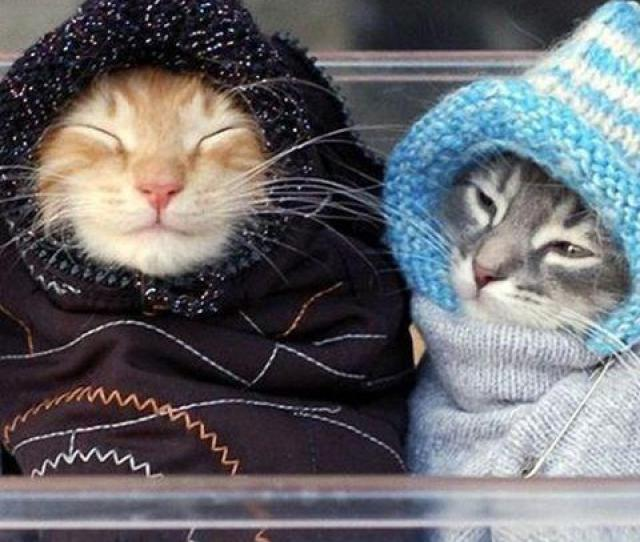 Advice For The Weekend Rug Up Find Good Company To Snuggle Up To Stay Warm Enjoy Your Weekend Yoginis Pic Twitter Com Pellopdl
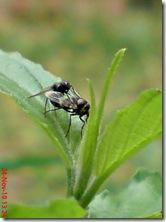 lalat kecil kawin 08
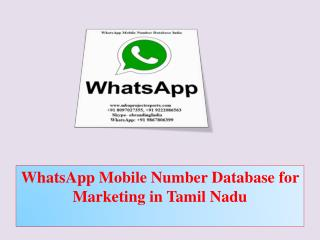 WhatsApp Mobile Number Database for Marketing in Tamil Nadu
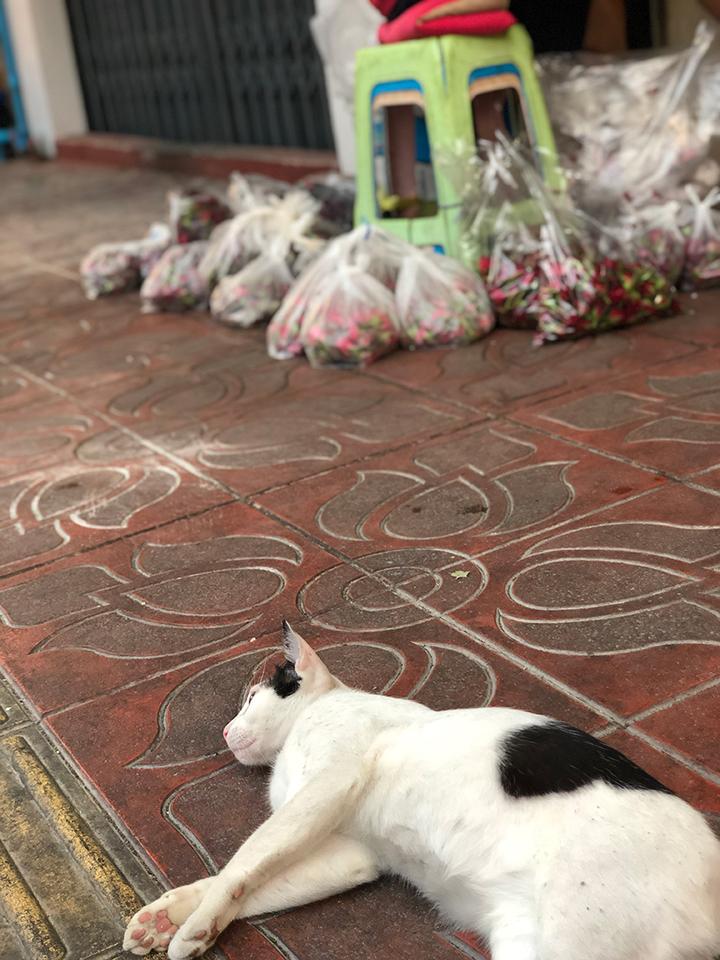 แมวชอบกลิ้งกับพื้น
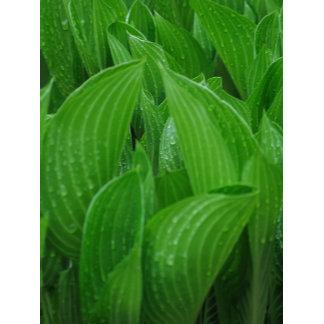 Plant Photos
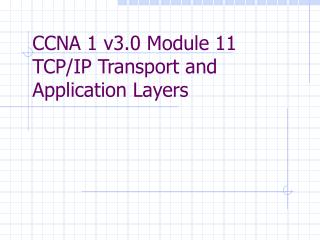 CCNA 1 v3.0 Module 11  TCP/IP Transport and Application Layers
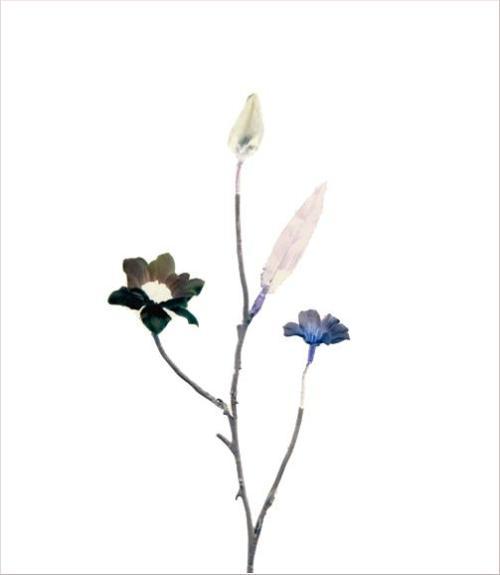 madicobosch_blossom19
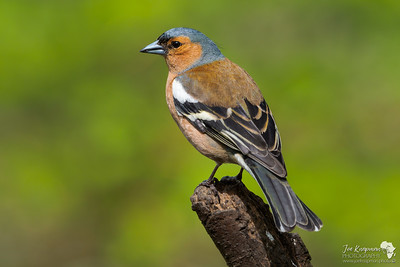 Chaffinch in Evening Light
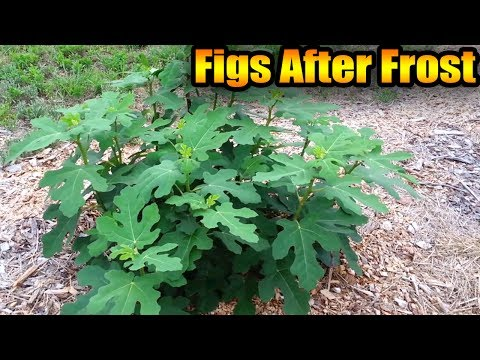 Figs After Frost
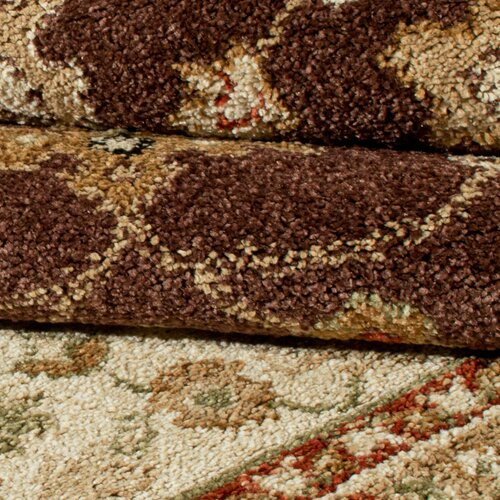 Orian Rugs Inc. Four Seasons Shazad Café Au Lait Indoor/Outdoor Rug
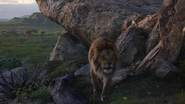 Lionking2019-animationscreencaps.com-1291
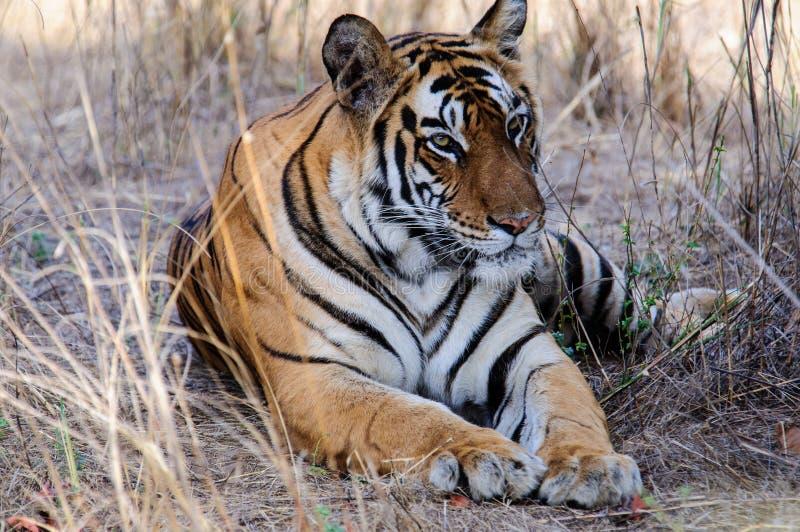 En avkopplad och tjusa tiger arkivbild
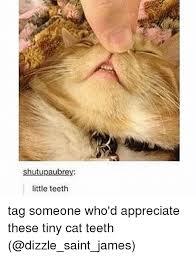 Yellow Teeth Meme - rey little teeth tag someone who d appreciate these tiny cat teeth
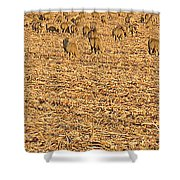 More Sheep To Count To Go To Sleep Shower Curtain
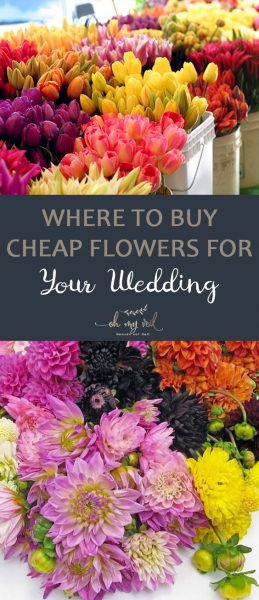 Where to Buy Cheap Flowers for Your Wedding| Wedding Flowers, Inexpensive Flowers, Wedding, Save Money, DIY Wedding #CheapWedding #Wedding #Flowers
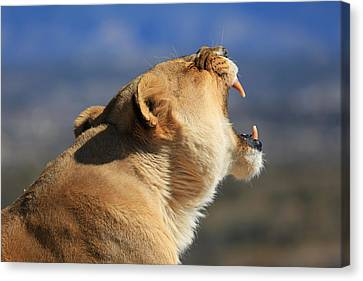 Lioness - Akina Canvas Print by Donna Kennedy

Problem description — Starting at the line that contains "Where to Buy", retype each line through the end of the data exactly, and leave out every picture.

Answer box —
 Where to Buy Cheap Flowers for Your Wedding| Wedding Flowers, Inexpensive Flowers, Wedding, Save Money, DIY Wedding #CheapWedding #Wedding #Flowers
 Lioness - Akina Canvas Print by Donna Kennedy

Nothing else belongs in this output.